⟨

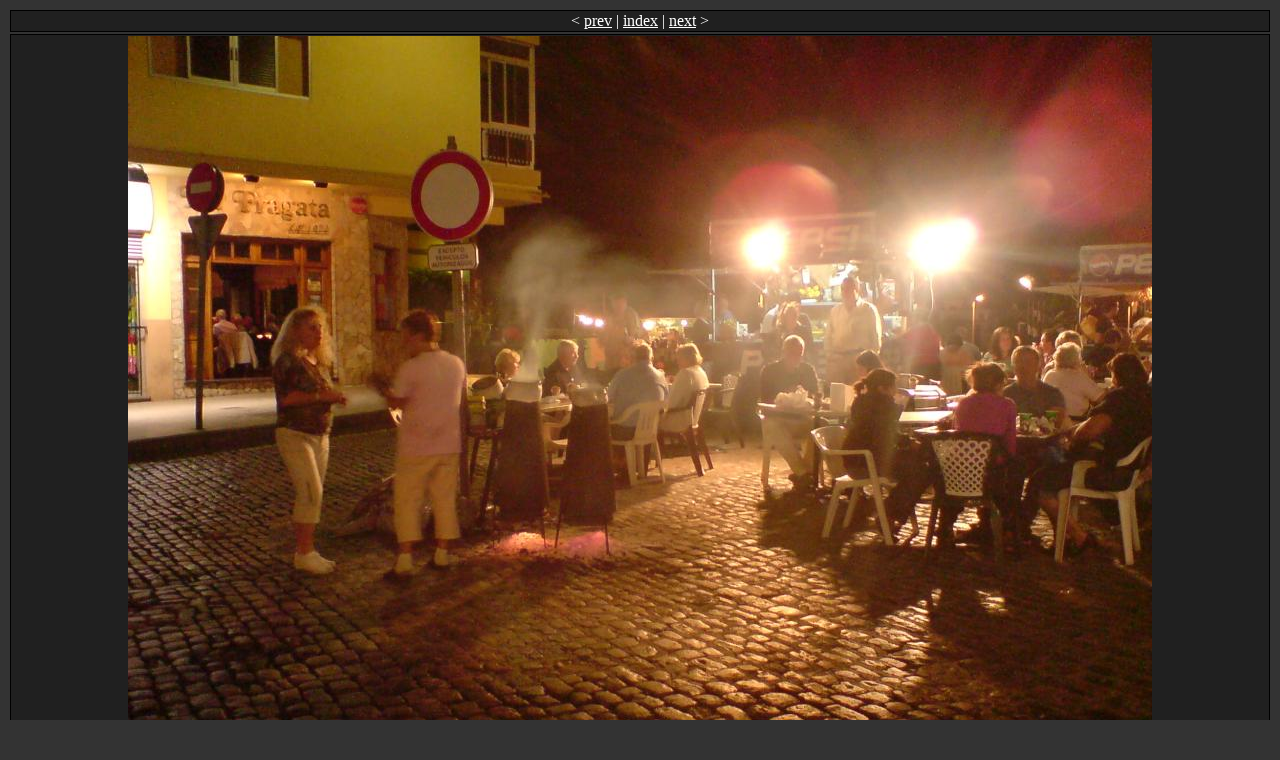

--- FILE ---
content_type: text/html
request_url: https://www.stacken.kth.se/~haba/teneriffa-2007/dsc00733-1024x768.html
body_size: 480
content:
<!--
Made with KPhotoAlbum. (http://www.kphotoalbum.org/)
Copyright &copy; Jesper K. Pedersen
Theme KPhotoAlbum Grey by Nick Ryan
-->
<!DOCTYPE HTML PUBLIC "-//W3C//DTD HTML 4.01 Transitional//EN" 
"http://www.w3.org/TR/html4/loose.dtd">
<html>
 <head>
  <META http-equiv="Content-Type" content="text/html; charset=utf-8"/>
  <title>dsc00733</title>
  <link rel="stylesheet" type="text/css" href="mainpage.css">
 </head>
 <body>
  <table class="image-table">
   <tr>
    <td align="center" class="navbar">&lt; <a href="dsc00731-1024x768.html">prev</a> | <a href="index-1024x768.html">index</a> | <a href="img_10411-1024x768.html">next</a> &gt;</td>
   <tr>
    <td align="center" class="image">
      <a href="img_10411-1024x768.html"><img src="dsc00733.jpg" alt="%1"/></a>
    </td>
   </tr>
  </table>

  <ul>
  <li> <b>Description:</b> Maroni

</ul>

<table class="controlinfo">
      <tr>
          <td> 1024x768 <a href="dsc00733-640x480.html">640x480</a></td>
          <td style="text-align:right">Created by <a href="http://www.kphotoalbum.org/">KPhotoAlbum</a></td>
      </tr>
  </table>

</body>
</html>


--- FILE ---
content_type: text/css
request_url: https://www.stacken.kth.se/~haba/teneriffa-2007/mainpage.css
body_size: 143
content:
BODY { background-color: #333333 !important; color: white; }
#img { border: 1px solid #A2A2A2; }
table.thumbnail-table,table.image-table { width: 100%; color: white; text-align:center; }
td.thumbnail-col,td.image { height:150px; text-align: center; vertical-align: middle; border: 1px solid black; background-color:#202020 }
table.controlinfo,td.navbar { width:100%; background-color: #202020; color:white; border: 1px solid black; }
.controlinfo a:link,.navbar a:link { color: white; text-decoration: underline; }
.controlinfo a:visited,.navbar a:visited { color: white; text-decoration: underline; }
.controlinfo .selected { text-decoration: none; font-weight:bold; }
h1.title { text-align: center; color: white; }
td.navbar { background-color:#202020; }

⟩

YOUR INSTRUCTIONS:
Exact copy, pictures excluded: repeat the lines from the top of the material through the line with "height:150px; text-align: center;".

RESPONSE TO THE TASK:
--- FILE ---
content_type: text/html
request_url: https://www.stacken.kth.se/~haba/teneriffa-2007/dsc00733-1024x768.html
body_size: 480
content:
<!--
Made with KPhotoAlbum. (http://www.kphotoalbum.org/)
Copyright &copy; Jesper K. Pedersen
Theme KPhotoAlbum Grey by Nick Ryan
-->
<!DOCTYPE HTML PUBLIC "-//W3C//DTD HTML 4.01 Transitional//EN" 
"http://www.w3.org/TR/html4/loose.dtd">
<html>
 <head>
  <META http-equiv="Content-Type" content="text/html; charset=utf-8"/>
  <title>dsc00733</title>
  <link rel="stylesheet" type="text/css" href="mainpage.css">
 </head>
 <body>
  <table class="image-table">
   <tr>
    <td align="center" class="navbar">&lt; <a href="dsc00731-1024x768.html">prev</a> | <a href="index-1024x768.html">index</a> | <a href="img_10411-1024x768.html">next</a> &gt;</td>
   <tr>
    <td align="center" class="image">
      <a href="img_10411-1024x768.html"><img src="dsc00733.jpg" alt="%1"/></a>
    </td>
   </tr>
  </table>

  <ul>
  <li> <b>Description:</b> Maroni

</ul>

<table class="controlinfo">
      <tr>
          <td> 1024x768 <a href="dsc00733-640x480.html">640x480</a></td>
          <td style="text-align:right">Created by <a href="http://www.kphotoalbum.org/">KPhotoAlbum</a></td>
      </tr>
  </table>

</body>
</html>


--- FILE ---
content_type: text/css
request_url: https://www.stacken.kth.se/~haba/teneriffa-2007/mainpage.css
body_size: 143
content:
BODY { background-color: #333333 !important; color: white; }
#img { border: 1px solid #A2A2A2; }
table.thumbnail-table,table.image-table { width: 100%; color: white; text-align:center; }
td.thumbnail-col,td.image { height:150px; text-align: center; vertical-align: middle; border: 1px solid black; background-color:#202020 }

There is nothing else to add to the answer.